→ **Goal**: Please extract every item below and copy each one word for word.

● ● ● ● ●

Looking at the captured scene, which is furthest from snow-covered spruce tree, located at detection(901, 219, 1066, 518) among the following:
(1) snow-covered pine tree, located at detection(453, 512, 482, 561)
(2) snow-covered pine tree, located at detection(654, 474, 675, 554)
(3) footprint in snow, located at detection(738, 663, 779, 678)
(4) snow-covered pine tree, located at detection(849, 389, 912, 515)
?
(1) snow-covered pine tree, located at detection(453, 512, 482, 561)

● ● ● ● ●

→ **Solution to this task**:
Looking at the captured scene, which is furthest from snow-covered spruce tree, located at detection(901, 219, 1066, 518) among the following:
(1) snow-covered pine tree, located at detection(453, 512, 482, 561)
(2) snow-covered pine tree, located at detection(654, 474, 675, 554)
(3) footprint in snow, located at detection(738, 663, 779, 678)
(4) snow-covered pine tree, located at detection(849, 389, 912, 515)
?
(1) snow-covered pine tree, located at detection(453, 512, 482, 561)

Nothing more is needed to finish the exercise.